魔闘会をお兄様は本気で勝ちにいく姿勢らしい。
それ自体はゲームでもあった内容なので、おかしくはないのだけど私のためというのは心苦しい。
わ、私が出られればいいんだけどなぁ……。
へなちょこすぎて無理だろうけれど、でも、みんなに戦ってもらうのも情けない話だ。
何か手はないものか……。
「ただあれは2人で1チームの大会だから、仲間が必要でな。ジェーン、どうだ?」
お兄様が自然な流れでジェーンに話を振るもので、私は大興奮だった。
おおっ!?
お兄様が女性をお誘いしている!
舞踏会じゃなくて武闘会でもなくて魔闘会なのが残念だけど、でもいい傾向!
このまま恋愛方面にいく可能性もありよりの在原業平ですよ!
ちはやぶちゃってください!(荒々しく激しく誘っちゃってください!の意)
「あっ、その、すいません……ローザと一緒に出ようかという話をしてまして」
「そうか、なら仕方ないな」
興奮して意味不明なことを考える私をよそに、ジェーンは恋愛フラグを見事に折っていた。

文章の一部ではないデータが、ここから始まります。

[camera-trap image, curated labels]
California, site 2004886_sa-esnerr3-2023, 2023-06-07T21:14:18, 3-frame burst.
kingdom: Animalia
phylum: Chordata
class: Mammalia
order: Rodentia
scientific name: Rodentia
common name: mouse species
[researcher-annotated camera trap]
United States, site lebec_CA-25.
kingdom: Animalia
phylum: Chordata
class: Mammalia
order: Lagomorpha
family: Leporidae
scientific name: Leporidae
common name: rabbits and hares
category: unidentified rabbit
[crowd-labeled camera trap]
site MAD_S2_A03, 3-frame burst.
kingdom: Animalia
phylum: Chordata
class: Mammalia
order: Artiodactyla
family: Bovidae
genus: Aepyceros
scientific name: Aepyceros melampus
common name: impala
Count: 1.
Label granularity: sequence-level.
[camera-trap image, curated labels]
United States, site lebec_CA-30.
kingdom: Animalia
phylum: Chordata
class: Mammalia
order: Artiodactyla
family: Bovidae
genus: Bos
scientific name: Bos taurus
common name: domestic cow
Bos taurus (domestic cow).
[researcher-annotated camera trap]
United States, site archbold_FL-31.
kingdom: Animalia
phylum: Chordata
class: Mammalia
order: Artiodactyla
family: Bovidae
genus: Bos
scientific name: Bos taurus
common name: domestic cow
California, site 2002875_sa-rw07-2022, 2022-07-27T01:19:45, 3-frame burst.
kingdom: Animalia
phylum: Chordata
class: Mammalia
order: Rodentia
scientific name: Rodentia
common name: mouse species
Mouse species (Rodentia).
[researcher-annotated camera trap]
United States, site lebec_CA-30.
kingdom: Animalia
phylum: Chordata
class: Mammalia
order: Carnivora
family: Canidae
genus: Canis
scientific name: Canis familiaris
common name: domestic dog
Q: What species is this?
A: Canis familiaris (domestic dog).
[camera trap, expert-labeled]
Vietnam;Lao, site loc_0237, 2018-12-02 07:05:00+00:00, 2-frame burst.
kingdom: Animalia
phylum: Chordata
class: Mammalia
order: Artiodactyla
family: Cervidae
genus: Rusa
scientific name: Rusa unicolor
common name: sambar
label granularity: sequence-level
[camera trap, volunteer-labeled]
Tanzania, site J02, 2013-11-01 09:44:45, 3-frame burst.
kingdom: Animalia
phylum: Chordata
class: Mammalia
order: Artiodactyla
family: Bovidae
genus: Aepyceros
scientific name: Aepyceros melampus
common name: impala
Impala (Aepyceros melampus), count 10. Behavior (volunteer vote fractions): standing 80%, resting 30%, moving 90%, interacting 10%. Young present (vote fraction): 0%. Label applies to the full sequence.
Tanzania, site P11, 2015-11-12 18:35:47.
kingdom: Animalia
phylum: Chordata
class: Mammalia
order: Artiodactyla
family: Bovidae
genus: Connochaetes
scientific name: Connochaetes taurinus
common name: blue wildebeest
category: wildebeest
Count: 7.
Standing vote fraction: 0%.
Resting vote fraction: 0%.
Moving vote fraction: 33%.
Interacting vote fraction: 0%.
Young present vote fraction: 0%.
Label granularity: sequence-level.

まるでバットを折る空手マンのように軽々と折るねジェーン?
このヒロイン、恋愛の気配がなさすぎる!
恋愛ゲームのはずなのに! これでは友情ゲームだよ!
普通にありなジャンルだけど!
「ヘンリーでも誘ってみるか」
「お兄様とヘンリーが一緒ならすっごい優勝候補ですね!」
「いや、あいつは忙しいから望みは薄くてな……」
その後もしばらく魔闘会の話で私たちは盛り上がり、気が付けばあっという間にナナっさんの言うところの神殿もどきの前まで辿りついた。
ただ、その神殿もどきという名称には間違いがあったと言わざるを得ない。
何故なら、その建物は立派も立派、ご立派なものだったからだ
真っ白な大理石に滑らかに刻まれた模様、10mはある巨大なその見た目、そして屋根を支える20本の太い円柱。
どう見てもそれは大神殿だった。
「神殿もどきとは?」
「まあ、結構めちゃくちゃな作りなのでもどきではあるな」
在原 業平
平安時代初期の貴族・歌人。
美男子の代名詞的な存在で和歌知顕集によると生涯3733人の女性と交わったらしい伝説の超モテ男。
有名な『ちはやぶる 神世も聞かず 竜田川 からくれなゐに 水くゝるとは』はこの人の代表歌。